* **DATASET RECORDS**
■ ■ ■ ■ ■ ■ ■

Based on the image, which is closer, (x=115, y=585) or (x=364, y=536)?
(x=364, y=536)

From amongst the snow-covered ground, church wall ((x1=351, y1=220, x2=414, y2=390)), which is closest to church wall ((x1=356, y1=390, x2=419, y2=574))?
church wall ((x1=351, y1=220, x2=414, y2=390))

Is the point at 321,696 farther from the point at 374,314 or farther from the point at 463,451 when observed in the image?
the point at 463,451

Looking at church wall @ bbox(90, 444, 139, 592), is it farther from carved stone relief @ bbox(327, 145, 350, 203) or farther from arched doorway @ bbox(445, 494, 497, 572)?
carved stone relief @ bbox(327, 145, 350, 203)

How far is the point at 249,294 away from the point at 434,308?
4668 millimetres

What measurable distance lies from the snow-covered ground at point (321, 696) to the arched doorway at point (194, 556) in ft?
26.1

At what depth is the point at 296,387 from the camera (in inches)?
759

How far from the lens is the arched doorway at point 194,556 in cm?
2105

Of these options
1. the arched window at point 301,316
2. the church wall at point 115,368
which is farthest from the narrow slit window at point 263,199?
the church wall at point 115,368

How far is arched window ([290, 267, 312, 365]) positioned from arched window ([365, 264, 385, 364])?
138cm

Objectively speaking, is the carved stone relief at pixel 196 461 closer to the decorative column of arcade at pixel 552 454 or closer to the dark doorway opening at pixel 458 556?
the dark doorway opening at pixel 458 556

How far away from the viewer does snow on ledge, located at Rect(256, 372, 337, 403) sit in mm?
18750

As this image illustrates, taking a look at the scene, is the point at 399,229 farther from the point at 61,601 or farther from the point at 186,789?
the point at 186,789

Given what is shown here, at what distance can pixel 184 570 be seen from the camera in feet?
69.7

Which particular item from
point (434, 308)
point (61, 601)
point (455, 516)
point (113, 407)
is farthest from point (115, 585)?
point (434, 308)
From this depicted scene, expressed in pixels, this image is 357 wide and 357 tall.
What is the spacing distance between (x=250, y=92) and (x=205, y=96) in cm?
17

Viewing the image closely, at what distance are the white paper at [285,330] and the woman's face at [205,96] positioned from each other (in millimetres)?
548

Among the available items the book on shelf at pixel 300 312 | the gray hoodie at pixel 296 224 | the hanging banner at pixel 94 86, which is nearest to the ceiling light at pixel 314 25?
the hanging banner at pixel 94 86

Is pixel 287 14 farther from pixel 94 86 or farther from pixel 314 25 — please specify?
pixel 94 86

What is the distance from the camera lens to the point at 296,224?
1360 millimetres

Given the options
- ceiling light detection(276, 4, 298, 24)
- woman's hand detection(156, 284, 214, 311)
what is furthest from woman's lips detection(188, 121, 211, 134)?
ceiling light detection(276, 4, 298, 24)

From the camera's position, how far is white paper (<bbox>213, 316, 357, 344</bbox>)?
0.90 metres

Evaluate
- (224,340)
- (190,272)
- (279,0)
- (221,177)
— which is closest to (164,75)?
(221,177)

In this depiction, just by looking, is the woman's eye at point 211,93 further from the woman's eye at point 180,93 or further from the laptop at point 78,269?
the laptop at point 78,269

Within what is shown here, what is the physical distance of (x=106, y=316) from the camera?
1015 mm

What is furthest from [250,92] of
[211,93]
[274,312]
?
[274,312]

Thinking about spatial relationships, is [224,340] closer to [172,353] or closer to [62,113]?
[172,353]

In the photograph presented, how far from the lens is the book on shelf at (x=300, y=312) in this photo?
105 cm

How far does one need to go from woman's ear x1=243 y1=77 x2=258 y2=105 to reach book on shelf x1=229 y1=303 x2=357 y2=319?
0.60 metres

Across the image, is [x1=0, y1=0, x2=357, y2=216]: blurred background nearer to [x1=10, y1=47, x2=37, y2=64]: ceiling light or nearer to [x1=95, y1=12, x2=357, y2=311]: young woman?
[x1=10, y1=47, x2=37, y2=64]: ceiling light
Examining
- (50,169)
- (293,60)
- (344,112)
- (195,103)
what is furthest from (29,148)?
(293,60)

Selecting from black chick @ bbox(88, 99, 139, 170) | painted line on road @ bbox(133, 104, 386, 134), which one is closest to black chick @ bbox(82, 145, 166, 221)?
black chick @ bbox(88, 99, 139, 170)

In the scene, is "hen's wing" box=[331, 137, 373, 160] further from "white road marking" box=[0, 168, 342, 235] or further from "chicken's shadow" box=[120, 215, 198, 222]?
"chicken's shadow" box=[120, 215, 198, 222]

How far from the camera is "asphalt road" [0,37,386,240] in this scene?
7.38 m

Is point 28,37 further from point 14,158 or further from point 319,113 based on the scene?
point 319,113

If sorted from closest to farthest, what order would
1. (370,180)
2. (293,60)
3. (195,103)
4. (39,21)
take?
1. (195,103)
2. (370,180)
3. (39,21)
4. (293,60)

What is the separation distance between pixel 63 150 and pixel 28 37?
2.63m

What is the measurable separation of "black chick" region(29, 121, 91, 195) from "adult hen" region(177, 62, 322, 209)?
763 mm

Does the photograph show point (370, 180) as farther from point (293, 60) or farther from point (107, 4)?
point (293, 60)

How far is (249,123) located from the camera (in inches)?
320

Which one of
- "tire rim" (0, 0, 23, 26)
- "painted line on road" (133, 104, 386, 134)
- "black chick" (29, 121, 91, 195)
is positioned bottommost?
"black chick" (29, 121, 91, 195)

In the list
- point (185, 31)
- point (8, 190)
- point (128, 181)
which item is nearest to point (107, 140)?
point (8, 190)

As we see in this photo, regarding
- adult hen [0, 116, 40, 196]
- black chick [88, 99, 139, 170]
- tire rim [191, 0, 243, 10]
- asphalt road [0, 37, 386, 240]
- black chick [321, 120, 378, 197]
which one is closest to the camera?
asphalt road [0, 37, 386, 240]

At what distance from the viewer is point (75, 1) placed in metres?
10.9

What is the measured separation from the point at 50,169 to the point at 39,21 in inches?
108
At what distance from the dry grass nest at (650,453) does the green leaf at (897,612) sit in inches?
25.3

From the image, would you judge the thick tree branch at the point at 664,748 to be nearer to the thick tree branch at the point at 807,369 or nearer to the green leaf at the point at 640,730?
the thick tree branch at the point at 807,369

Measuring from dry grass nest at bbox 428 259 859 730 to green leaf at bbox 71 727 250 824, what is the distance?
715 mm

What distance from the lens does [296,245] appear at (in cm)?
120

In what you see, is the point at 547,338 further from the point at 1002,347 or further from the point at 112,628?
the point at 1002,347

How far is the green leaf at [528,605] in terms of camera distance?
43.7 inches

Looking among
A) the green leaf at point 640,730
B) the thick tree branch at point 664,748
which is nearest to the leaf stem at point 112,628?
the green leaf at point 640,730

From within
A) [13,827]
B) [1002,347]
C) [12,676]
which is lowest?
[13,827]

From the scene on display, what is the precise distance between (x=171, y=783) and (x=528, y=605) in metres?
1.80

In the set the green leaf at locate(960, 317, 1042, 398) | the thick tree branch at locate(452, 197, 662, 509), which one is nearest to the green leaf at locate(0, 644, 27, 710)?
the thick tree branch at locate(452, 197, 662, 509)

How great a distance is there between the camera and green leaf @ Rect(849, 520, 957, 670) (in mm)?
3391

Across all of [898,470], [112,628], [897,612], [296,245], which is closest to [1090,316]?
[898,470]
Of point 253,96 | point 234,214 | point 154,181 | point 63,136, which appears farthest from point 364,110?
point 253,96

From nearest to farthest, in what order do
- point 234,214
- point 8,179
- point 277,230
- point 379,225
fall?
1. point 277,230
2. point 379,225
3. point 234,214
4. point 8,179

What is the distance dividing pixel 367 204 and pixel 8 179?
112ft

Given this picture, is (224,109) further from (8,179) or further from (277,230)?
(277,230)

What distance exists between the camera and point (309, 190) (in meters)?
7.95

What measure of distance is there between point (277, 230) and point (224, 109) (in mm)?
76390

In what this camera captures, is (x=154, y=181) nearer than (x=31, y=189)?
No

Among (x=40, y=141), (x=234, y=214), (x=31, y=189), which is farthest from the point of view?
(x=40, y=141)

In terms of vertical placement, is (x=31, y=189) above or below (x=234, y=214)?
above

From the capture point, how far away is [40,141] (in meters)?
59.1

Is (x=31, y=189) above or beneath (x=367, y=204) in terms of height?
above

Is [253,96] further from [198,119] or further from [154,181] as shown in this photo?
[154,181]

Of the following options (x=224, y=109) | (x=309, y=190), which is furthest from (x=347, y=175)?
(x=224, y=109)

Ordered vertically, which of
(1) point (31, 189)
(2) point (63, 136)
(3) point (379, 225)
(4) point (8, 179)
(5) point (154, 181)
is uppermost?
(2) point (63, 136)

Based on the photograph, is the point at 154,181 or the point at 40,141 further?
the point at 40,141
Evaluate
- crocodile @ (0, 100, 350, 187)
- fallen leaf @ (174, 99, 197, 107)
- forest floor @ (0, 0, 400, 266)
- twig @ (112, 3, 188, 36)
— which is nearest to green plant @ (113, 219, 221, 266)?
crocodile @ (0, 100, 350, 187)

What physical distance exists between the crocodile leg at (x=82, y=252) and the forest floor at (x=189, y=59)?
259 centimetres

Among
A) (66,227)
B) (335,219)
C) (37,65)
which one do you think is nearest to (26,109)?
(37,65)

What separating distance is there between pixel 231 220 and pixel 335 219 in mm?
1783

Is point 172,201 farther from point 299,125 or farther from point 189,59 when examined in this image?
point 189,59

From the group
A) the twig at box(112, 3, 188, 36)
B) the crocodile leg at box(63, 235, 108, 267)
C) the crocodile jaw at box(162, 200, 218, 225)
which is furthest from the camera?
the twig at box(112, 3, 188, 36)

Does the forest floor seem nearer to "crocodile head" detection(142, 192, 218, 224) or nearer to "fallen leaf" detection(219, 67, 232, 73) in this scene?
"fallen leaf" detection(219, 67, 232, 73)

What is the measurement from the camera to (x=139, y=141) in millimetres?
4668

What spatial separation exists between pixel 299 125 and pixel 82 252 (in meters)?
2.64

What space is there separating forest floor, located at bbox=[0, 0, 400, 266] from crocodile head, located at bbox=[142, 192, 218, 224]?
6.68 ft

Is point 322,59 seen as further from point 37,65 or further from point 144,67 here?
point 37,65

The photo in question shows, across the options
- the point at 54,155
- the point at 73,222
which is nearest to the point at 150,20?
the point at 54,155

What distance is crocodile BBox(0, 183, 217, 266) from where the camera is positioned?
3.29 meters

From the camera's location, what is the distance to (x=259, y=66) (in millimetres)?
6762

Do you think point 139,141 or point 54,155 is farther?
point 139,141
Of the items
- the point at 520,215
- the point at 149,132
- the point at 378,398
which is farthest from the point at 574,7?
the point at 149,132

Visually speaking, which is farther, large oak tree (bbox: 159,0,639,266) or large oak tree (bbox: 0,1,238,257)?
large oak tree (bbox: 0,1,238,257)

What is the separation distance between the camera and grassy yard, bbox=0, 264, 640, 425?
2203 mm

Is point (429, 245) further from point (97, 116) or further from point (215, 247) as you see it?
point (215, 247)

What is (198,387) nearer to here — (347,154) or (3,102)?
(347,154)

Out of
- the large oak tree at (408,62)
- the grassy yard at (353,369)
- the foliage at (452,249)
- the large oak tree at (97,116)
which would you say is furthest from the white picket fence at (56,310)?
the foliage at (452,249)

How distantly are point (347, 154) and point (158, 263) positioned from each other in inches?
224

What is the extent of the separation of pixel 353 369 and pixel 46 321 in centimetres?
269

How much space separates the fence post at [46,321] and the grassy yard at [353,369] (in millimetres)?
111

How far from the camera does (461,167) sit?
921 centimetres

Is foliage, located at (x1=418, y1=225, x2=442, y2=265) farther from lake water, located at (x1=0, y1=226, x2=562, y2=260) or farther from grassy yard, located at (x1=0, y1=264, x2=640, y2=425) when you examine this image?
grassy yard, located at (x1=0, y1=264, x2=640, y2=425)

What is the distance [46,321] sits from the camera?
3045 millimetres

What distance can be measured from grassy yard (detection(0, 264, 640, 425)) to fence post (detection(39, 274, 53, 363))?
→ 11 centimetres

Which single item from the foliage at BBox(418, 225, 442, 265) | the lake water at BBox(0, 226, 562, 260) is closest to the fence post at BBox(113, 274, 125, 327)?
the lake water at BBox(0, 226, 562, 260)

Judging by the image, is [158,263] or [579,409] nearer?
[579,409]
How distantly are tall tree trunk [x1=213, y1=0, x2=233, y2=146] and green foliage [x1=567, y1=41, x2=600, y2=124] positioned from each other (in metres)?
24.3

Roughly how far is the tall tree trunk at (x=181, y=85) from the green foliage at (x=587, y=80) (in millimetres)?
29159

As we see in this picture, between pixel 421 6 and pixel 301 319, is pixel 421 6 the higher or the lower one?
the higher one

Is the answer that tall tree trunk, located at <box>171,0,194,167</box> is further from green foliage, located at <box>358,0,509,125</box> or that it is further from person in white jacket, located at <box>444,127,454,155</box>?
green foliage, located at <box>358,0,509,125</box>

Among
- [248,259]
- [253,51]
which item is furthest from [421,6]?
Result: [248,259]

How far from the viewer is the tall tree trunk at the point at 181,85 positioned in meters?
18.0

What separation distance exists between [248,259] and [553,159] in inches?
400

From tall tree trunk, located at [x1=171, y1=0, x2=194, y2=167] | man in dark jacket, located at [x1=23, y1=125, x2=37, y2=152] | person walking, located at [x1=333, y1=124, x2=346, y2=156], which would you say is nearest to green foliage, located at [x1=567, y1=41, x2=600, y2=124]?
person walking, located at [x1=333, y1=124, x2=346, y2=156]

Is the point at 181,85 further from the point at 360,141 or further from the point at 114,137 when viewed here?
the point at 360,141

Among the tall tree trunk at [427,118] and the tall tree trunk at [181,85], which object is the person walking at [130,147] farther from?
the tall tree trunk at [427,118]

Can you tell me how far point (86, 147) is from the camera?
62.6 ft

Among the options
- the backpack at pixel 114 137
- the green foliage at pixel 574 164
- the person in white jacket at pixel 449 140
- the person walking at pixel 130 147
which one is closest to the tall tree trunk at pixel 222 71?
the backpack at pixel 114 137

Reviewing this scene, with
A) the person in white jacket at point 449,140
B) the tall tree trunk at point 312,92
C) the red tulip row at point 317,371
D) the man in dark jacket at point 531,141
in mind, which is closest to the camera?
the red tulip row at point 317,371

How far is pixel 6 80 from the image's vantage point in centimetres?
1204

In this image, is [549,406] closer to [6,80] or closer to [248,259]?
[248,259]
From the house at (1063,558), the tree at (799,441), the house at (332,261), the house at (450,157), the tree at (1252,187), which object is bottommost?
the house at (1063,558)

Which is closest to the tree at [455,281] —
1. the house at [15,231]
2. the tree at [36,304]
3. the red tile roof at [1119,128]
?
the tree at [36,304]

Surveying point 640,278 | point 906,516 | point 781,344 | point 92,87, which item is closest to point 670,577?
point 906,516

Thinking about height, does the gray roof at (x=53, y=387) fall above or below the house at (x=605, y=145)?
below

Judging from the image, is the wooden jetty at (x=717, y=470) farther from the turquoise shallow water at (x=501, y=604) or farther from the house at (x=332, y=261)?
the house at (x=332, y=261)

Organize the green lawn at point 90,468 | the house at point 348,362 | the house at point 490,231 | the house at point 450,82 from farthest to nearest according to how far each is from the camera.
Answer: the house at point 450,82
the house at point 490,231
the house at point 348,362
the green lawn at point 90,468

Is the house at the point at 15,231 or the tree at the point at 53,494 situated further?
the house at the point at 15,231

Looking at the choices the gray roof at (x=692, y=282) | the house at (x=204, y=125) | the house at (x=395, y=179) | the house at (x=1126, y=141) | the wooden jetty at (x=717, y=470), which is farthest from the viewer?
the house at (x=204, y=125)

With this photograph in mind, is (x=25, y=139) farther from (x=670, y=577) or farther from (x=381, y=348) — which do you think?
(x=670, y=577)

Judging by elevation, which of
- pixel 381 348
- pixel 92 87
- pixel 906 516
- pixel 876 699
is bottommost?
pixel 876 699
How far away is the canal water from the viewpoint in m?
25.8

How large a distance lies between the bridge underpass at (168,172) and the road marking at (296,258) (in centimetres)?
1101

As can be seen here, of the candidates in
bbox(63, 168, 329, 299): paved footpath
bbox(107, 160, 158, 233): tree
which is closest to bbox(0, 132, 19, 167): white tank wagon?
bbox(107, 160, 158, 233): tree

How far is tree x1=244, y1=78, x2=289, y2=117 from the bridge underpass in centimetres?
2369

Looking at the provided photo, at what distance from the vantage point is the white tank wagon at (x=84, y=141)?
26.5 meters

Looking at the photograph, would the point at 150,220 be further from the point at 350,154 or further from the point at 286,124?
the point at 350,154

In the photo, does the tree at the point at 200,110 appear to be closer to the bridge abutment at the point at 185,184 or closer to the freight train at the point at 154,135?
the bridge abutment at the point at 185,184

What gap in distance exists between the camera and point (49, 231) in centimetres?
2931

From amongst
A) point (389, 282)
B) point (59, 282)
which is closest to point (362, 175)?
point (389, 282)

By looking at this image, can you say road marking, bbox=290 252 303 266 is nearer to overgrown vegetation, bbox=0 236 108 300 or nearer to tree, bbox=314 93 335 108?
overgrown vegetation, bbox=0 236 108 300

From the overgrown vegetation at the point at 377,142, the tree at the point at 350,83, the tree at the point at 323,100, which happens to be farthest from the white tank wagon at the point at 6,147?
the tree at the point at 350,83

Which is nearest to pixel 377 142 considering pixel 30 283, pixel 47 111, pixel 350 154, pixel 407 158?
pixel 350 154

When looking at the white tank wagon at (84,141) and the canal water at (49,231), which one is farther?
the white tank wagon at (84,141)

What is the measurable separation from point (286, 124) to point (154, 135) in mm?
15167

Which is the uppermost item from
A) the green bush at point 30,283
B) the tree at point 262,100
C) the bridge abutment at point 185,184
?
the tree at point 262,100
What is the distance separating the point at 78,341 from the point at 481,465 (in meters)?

■ ■ ■ ■ ■ ■ ■

* **WORK REQUIRED**
Reproduce verbatim everything in the items above, from the line containing "What distance can be" down to the line containing "the higher one", including both of those lines.

* **FULL RESPONSE**
What distance can be measured from grassy yard (detection(0, 264, 640, 425)) to fence post (detection(39, 274, 53, 363))?
→ 11 centimetres

Which single item from the foliage at BBox(418, 225, 442, 265) | the lake water at BBox(0, 226, 562, 260) is closest to the fence post at BBox(113, 274, 125, 327)?
the lake water at BBox(0, 226, 562, 260)

Judging by the image, is [158,263] or [579,409] nearer?
[579,409]
How distantly are tall tree trunk [x1=213, y1=0, x2=233, y2=146] and green foliage [x1=567, y1=41, x2=600, y2=124] positioned from each other (in metres)?
24.3

Roughly how far is the tall tree trunk at (x=181, y=85) from the green foliage at (x=587, y=80) (in millimetres)?
29159

As we see in this picture, between pixel 421 6 and pixel 301 319, is pixel 421 6 the higher or the lower one?
the higher one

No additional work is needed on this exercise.